İyileşmenin hızını beklentiler belirleyecek

TSKB Ekonomik Araştırmalar Ekonomisti Şakir Turan: Aralıkta enflasyon piyasa beklentilerinin altında gelirken momentum göstergelerindeki iyileşme sürdü. Gelecek aylarda baz etkisine bağlı olarak enflasyonda düşüş sürebilecekken birikmiş maliyetler ve beklentiler iyileşmenin hızını belirleyecek. Aralıkta gıda enflasyonu öncü verilerin işaret ettiğinden daha yavaş artsa da genel enflasyona en yüksek katkıyı yaptı. Gıda aylık enflasyonu yüzde 1,9 ile İTO ve Türk İş verilerinin altında geldi. Ana harcama grupları itibariyle kasım ayının bir benzeri tablo aralık ayında da gözlenirken baz etkisiyle yıllık enflasyonda düşüş sert oldu. Bu sonuçta uluslararası enerji fiyatlarının ilave katkısı olurken gıdada fiyat artışları önceki aylara ve öncü açıklanan verilere göre sınırlı kaldı. Döviz kurlarının sakin olduğu bu dönemde bazı mal fiyatlarında ve hizmet kalemlerinde artışların güçlü kalması talep koşulları ve fiyatlama davranışları açısından önem taşıyor. Bu görünüm altında önümüzdeki dönemde enflasyonda iyileşmenin boyutunu yeni yılın başındaki fiyat ayarlamaları ve beklentilerin belirleyeceğini düşünüyoruz.

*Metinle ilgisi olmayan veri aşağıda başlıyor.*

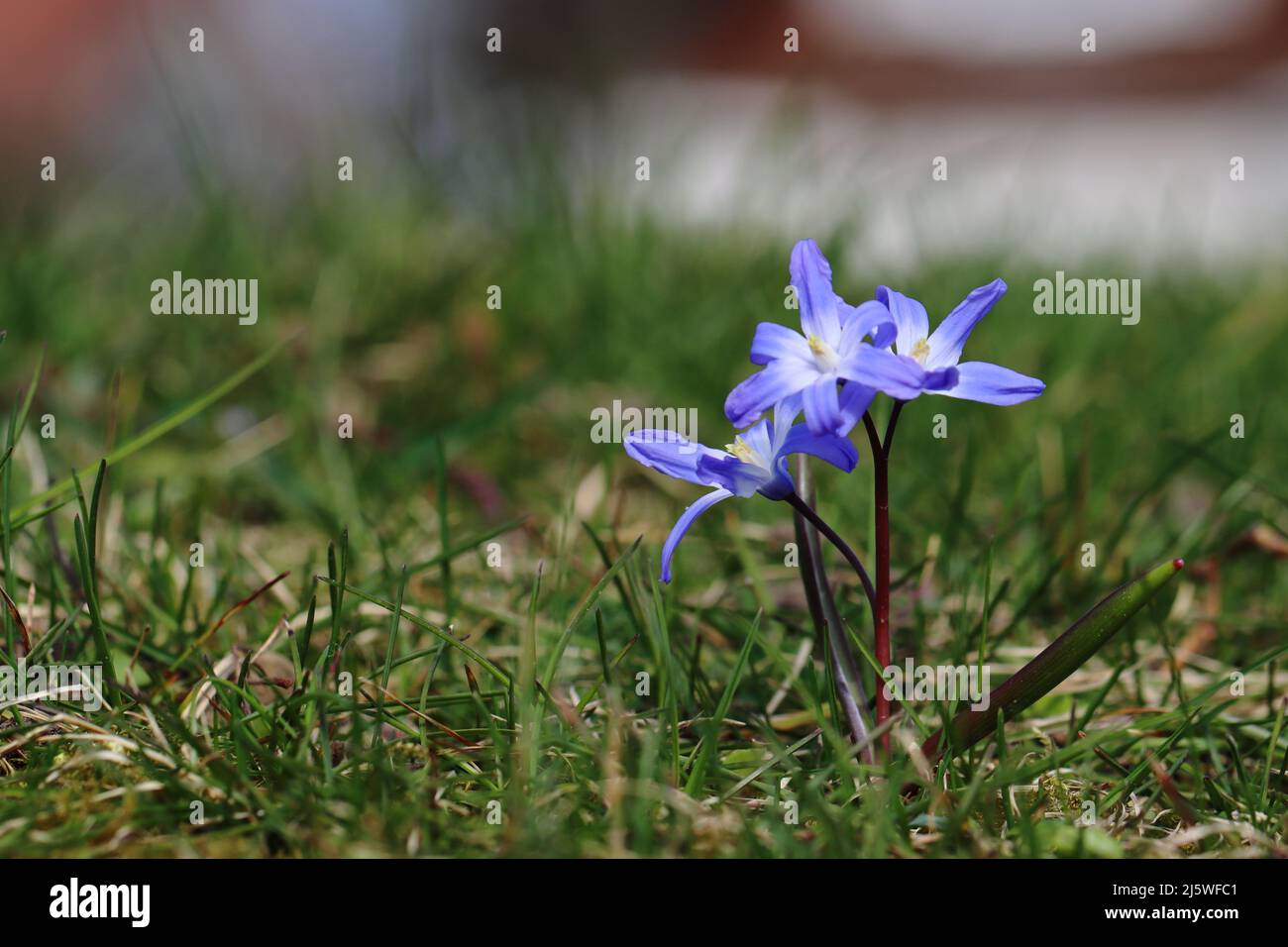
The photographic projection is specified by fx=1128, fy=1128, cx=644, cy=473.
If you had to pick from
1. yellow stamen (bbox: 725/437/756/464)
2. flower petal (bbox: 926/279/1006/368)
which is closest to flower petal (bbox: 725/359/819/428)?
yellow stamen (bbox: 725/437/756/464)

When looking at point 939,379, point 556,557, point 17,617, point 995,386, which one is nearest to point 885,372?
point 939,379

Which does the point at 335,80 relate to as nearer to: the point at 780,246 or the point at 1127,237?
the point at 780,246

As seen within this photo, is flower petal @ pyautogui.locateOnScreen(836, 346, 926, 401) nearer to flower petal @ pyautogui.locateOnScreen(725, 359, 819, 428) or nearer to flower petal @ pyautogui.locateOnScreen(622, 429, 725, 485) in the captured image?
flower petal @ pyautogui.locateOnScreen(725, 359, 819, 428)

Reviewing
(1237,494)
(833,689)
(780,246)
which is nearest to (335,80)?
(780,246)

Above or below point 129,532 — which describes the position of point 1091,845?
below

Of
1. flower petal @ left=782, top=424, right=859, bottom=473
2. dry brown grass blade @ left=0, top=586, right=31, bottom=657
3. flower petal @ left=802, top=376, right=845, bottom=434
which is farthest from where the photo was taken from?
dry brown grass blade @ left=0, top=586, right=31, bottom=657

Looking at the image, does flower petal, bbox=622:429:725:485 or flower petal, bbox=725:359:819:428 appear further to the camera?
flower petal, bbox=622:429:725:485
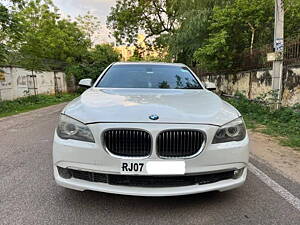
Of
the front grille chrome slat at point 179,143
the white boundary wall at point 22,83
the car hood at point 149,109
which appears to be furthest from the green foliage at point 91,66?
the front grille chrome slat at point 179,143

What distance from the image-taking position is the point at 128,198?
9.65 feet

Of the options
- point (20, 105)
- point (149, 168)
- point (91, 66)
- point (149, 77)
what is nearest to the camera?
point (149, 168)

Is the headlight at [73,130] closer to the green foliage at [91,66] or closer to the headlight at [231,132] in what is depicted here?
the headlight at [231,132]

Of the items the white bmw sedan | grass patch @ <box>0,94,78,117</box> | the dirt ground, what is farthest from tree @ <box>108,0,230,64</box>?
the white bmw sedan

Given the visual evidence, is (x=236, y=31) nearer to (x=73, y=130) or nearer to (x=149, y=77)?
(x=149, y=77)

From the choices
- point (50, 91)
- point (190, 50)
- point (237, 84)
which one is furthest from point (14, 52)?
point (237, 84)

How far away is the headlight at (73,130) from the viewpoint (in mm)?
2518

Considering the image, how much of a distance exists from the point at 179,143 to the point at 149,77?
193 cm

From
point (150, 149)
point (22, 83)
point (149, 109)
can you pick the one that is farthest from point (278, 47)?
point (22, 83)

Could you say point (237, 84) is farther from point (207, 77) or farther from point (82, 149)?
point (82, 149)

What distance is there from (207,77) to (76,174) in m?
17.2

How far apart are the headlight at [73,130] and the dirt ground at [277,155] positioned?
270cm

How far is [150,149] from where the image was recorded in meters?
2.45

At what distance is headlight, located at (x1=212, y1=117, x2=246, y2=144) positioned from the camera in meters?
2.55
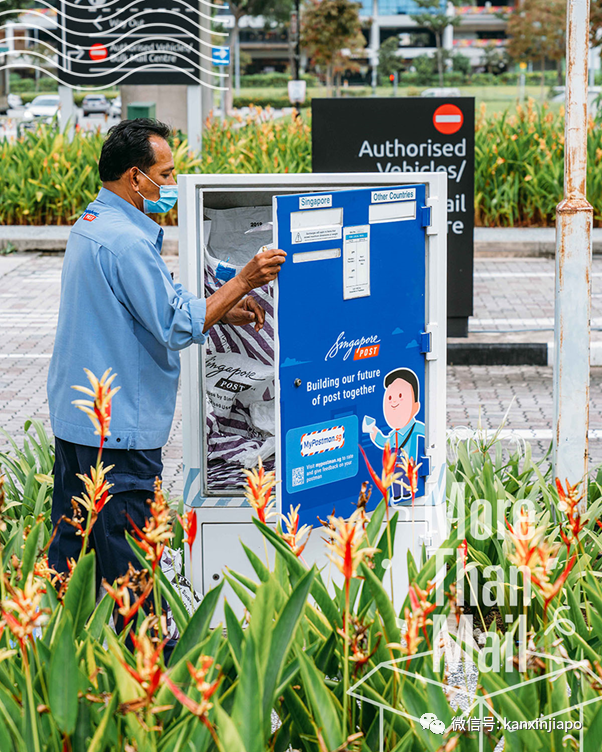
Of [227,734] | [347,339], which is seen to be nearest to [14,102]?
[347,339]

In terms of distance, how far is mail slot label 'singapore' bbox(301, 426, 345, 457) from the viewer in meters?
3.29

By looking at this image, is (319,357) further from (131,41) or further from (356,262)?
(131,41)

Seçim öncesi kamu harcaması etkileyebilir

Tera Yatırım Baş Ekonomisti Enver Erkan: Enflasyon, bir önceki yılın olağanüstü yüksek gerçekleşmesinden kaynaklanan baz etkisiyle nispeten hızlı bir şekilde yavaşladı. Enflasyondaki yavaşlamanın çoğu, 2021’in son ayında büyük oranda liradaki değer kaybı ve artan ithalat maliyetlerinden kaynaklı olağanüstü gerçekleşmenin düzeltmesinden kaynaklanıyor. Benzer baz kaynaklı etkilerin birkaç ay daha devam ederek, seçime kadar olan süreçte enflasyonun yüzde 40’lara doğru düşürmesini bekleriz. Buna rağmen yine de dönemsel fiyat artışlarını besleyebilecek bir kamu harcaması artışından seçim öncesi bahsetmemiz gerekiyor. Bu dirençli görünüme zemin oluşturacak faktörleri ekonomide harcama, borçlanma teşviki oluşturacak geniş politikalar ile bu enjeksiyonun bütçe yükü oluşturacaktır. Kamu harcamaları ve ekonomideki talep etkisi erken emeklilik, yüzde 55’lik asgari ücret artışı, işletmelere artan maliyetler için KGF desteği, konut başta olmak üzere ucuz kredi paketleri gibi unsurlardan ileri geliyor olacaktır. Fiyatlarda yapışkanlık oluşturabilecek bu gibi faktörler nedeniyle biz bu şartlarda resmi beklenti olan yüzde 22,3’e düşmesi zor olan bir enflasyon görünümü hesap ediyor, yıl sonunda yüzde 43,3 enflasyon gerçekleşmesi öngörüyoruz. Yılın ikinci yarısında enflasyon üzerindeki baz etkisinin sona ermesinin ardından, enflasyonla mücadelede daha farklı ve normalleştirilmiş para politikalarının gerekli olacağını düşünüyoruz.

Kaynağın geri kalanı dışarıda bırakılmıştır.